This module's default behaviour is to create a VPC and then create one private and one public subnet per availability zone in the VPC's region. In Frankfurt 6 subnets would be created as there are 3 availability zones.
module vpc-network
{
source = "devops4me/vpc-network/aws"
version = "~> 1.0.3"
in_vpc_cidr = "10.245.0.0/16"
in_num_private_subnets = 6
in_num_public_subnets = 3
}
The most common use case is to specify the VPC Cidr, the number of public and private subnets.
You can run the example to see this module create a number of VPCs with varying attributes such as the number of private/public subnets.
Input Variable | Type | Description | Default |
---|---|---|---|
in_vpc_cidr |
string | The VPC's Cidr defining the range of available IP addresses | 10.42.0.0/16 |
in_num_private_subnets |
number | Number of private subnets to create across availability zones | 3 |
in_num_public_subnets |
number | Number of public subnets to create across availability zones. If one or more an internet gateway and route to the internet will be created regardless of the value of the in_create_gateway boolean variable. | 3 |
in_create_public_gateway |
bool | if true create an internet gateway and routes so services can access the internet. | true |
in_create_private_gateway |
bool | if true creates a NAT gateway and private routes for egress access from private subnets. | true |
in_subnets_max |
number | 2 to the power of this is the max number of carvable subnets So 24 = 16 subnets | 4 |
Most organisations have a mandatory set of tags that must be placed on AWS resources for cost and billing reports. Typically they denote owners and specify whether environments are prod or non-prod.
Input Variable | Variable Description | Input Example |
---|---|---|
in_ecosystem |
the ecosystem (environment) name these resources belong to | my-app-test or kubernetes-cluster |
in_timestamp |
the timestamp in resource names helps you identify which environment instance resources belong to | 1911021435 as $(date +%y%m%d%H%M%S) |
in_description |
a human readable description usually stating who is creating the resource and when and where | "was created by $USER@$HOSTNAME on $(date)." |
Try echo $(date +%y%m%d%H%M%S)
to check your timestamp and echo "was created by $USER@$HOSTNAME on $(date)."

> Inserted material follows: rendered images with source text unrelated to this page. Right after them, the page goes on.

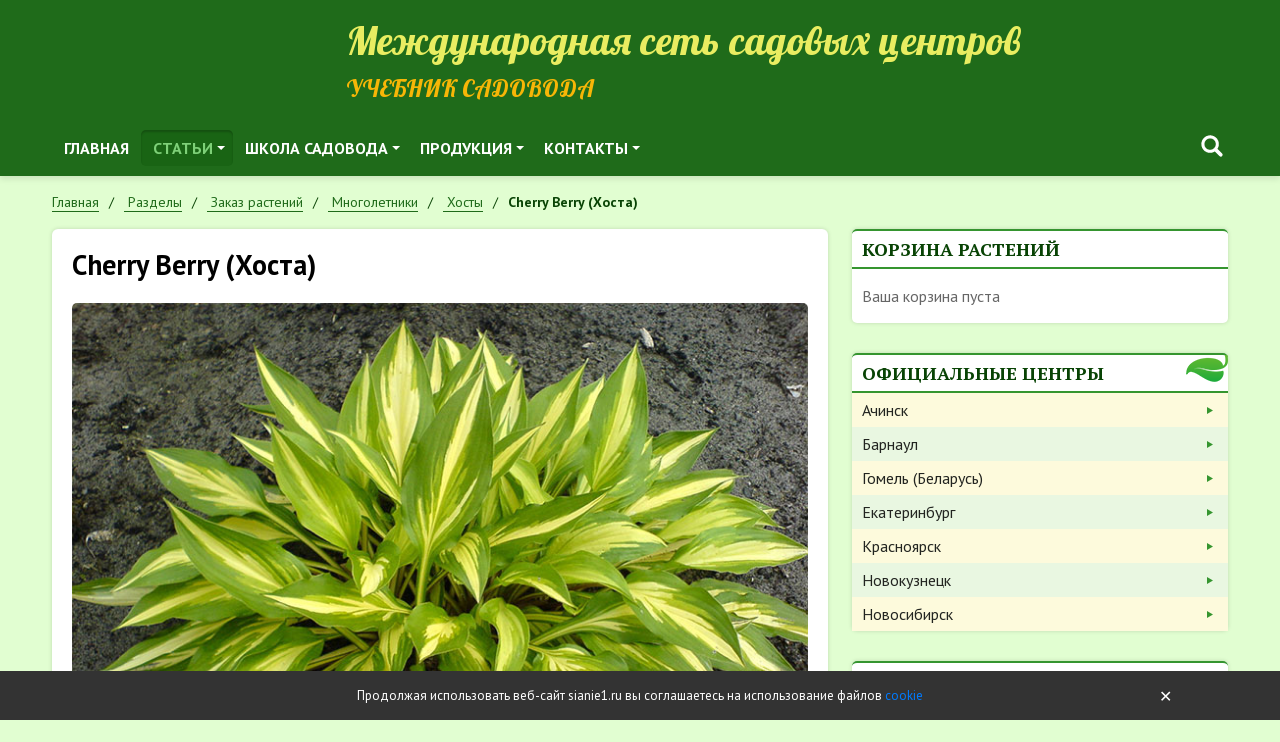

--- FILE ---
content_type: text/css
request_url: https://sianie1.ru/static/api.core/css/dropdown.css?16720070681562
body_size: 409
content:
.api_dropdown{position:relative;}
.api_dropdown .api_dropdown_label div{display:inline-block}
.api_dropdown .api_dropdown_arrow{color:inherit;height:20px;width:20px;line-height:20px;margin:0 -8px 0 4px;display:inline-block;fill:currentColor;position:relative;}
.api_dropdown .api_dropdown_divider{height:0;margin:7px 0;overflow:hidden;border-top:1px solid #e9ecef;}
.api_dropdown .api_dropdown_menu{display:none;position:absolute;top:100%;left:0;z-index:1000;float:left;min-width:10rem;padding:7px 0;margin:.125rem 0 0;color:#212529;text-align:left;list-style:none;background-color:#fff;background-clip:padding-box;border:1px solid rgba(0, 0, 0, .15);-webkit-border-radius:.25rem;-moz-border-radius:.25rem;border-radius:.25rem;-webkit-box-shadow:0 6px 12px rgba(0, 0, 0, 0.175);-moz-box-shadow:0 6px 12px rgba(0, 0, 0, 0.175);box-shadow:0 6px 12px rgba(0, 0, 0, 0.175);}
.api_dropdown.api_active .api_dropdown_menu{display:block;position:absolute;}
.api_dropdown .api_dropdown_menu.api_right{right:0;left:auto;}
.api_dropdown .api_dropdown_menu.api_left{right:auto;left:0;}
.api_dropdown .api_dropdown_item{display:block;width:100%;padding:.25rem 1.5rem;clear:both;color:#212529;text-align:inherit;white-space:nowrap;background-color:transparent;border:0;text-decoration:none;}
.api_dropdown .api_dropdown_item:focus,
.api_dropdown .api_dropdown_item:hover{color:#16181b;text-decoration:none;background-color:#e8e8e8;}
.api_dropdown .api_dropdown_item.api_active,
.api_dropdown .api_dropdown_item:active{color:#fff;text-decoration:none;background-color:#2595ff;}

--- FILE ---
content_type: text/css
request_url: https://sianie1.ru/static/api.core/css/spinner.css?16720070681874
body_size: 412
content:
.api_spinner{
	position:absolute;
	z-index:10030;
	top:0;
	right:0;
	bottom:0;
	left:0;
	display:-webkit-flex;
	display:-ms-flexbox;
	display:flex;
	visibility:hidden;
	-webkit-transition:visibility 0s ease-in-out .2s, opacity .2s ease-in-out;
	-o-transition:visibility 0s ease-in-out .2s, opacity .2s ease-in-out;
	transition:visibility 0s ease-in-out .2s, opacity .2s ease-in-out;
	opacity:0;
	-webkit-align-items:center;
	-ms-flex-align:center;
	align-items:center;
	-webkit-justify-content:center;
	-ms-flex-pack:center;
	justify-content:center
}
.api_spinner_visible{
	visibility:visible;
	-webkit-transition-delay:0s;
	-o-transition-delay:0s;
	transition-delay:0s;
	opacity:1;
}
.api_spinner_loader{
	z-index:10020;
	width:64px;
	height:64px;
	border-color:#c9dafc #c9dafc #2b6ef3 #c9dafc;
	border-style:solid;
	border-width:2px;
	-webkit-border-radius:80%;-moz-border-radius:80%;border-radius:80%;
}
.api_spinner_overlay{
	position:absolute;
	left:0;
	top:0;
	right:0;
	bottom:0;
	width:100%;
	height:100%;
	z-index:10000;
	background:#fff;
	opacity:.7;
	display:block;
	margin:0;
	padding:0;
	outline:0;
	-webkit-box-sizing:border-box;
	-moz-box-sizing:border-box;
	box-sizing:border-box;
}
.api_spinner_fixed,
.api_spinner_fixed .api_spinner_overlay{position:fixed;}

.api_spinner_visible .api_spinner_loader{
	-webkit-animation:api_spinner_loader_rotate .8s linear infinite;
	animation:api_spinner_loader_rotate .8s linear infinite
}
@-webkit-keyframes api_spinner_loader_rotate{
	0%{
		-webkit-transform:rotate(0);
		transform:rotate(0)
	}
	to{
		-webkit-transform:rotate(1turn);
		transform:rotate(1turn)
	}
}
@keyframes api_spinner_loader_rotate{
	0%{
		-webkit-transform:rotate(0);
		transform:rotate(0)
	}
	to{
		-webkit-transform:rotate(1turn);
		transform:rotate(1turn)
	}
}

to check your description. Here is how you can send these values to terraform.
$ export TF_VAR_in_timestamp=$(date +%y%m%d%H%M%S)
$ export TF_VAR_in_description="was created by $USER@$HOSTNAME on $(date)."
You can create more or less subnets than there are availability zones in the VPC's region. You can ask for 6 private subnets in a 3 availability zone region. The subnets are distributed into the availability zones like dealing a deck of cards.
Every permutation of subnets and availability zones is catered for so you can demand
- less subnets than availability zones (so some won't get any)
- a subnet count that is an exact multiple of the zone count (equality reigns)
- that no subnets (public and/or private) get created
- nothing - and each availability zone will get one public and one private subnet
This module senses whether you wish to create an internet gateway (in) and a route (out) to the internet.
If in_num_public_subnets is greater than zero it automatically creates an internet gateway and a route along with the public subnets. This behaviour can be switched off by setting in_ignore_public to true.
Here are the most popular output variables exported from this VPC and subnet creating module.
Exported | Type | Example | Comment |
---|---|---|---|
out_vpc_id |
String | vpc-1234567890 | the VPC id of the just-created VPC |
out_rtb_id |
String | "rtb-2468013579" | ID of the VPC's default route table |
out_subnet_ids |
List of Strings | [ "subnet-545123498798345", "subnet-83507325124987" ] | list of all private and public subnet ids |
out_private_subnet_ids |
List of Strings | [ "subnet-545123498798345", "subnet-83507325124987" ] | list of private subnet ids |
out_public_subnet_ids |
List of Strings | [ "subnet-945873408204034", "subnet-8940202943031" ] | list of public subnet ids |
This module houses your infrastructure within a secure VPC and it creates the networking resources for routing traffic to your services and conversely enabling your services to access the internet. This module creates
- a VPC (virtual private cloud)
- subnets within the VPC across one or more availability zones
- an internet gateway unless
in_num_public_subnets
is zero - an elastic IP address unless
in_num_public_subnets
is zero - a nat gateway attached to public subnets for routing outgoing traffic
- route tables along with the necessary public and private routes
- associations that bind subnets to route tables
The subnets are dished out across availability zones in a round robin fashion. You can request less, the same or more (private/public) subnets than there are availability zones.